▶ _PROMPT_: Can you turn the paragraph in the crabgrass thread below that begins "Patty, I saw pastures" into a short bulleted list of its main points?

▶ _DOCUMENT PASSAGE_:
########################################
It's an annual,so unless it was fully grown to mature seeds you would have to re-seed every year.


----------



## seminole wind (Aug 22, 2015)

True. Crabgrass is an annual and it has to seed or be reseeded every year. It might grow easier here than regular grass on sand. I will give it a go.
It is a weed, but somehow they must have bred some to grow tall. I read all this investigating horse pastures in Texas.


----------



## nannypattyrn (Aug 23, 2015)

Ours doesn't have to be reseeded at all. It seeds itself. We are constantly hoeing or tilling it up.


----------



## seminole wind (Aug 22, 2015)

Patty, I saw pastures of it looking at stables pictures in Texas. As tough as crabgrass is to get rid of and how green it is it might be the way to go. Did you ever see this Real green area on your lawn only to find out it was crabgrass? (Or where the dog peed)


----------



## nannypattyrn (Aug 23, 2015)

Oh yeah! It'll be coming up in the chicken area soon I'm sure!


----------



## seminole wind (Aug 22, 2015)

That would be kindof cool if it works out.


----------



## nannypattyrn (Aug 23, 2015)

That is if they will let. They are so hungry for anything green right now! I've been letting them out of the enclosure for a couple of hours in the late afternoon when I can sit with them. They're like grass eating monsters!!


----------
########################################
▶ _SUPPLIED DATA_:
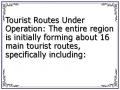 Tourist Routes Under Operation: The entire region is initially forming about 16 main tourist routes, specifically including:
########################################
▶ _WRITTEN SOLUTION_:
- Pastures of crabgrass showed up in pictures of stables in Texas.
- Crabgrass is tough to get rid of and very green, so it might be the way to go.
- Patty is asked whether she has ever seen a really green patch on her lawn that turned out to be crabgrass, or a spot where the dog peed.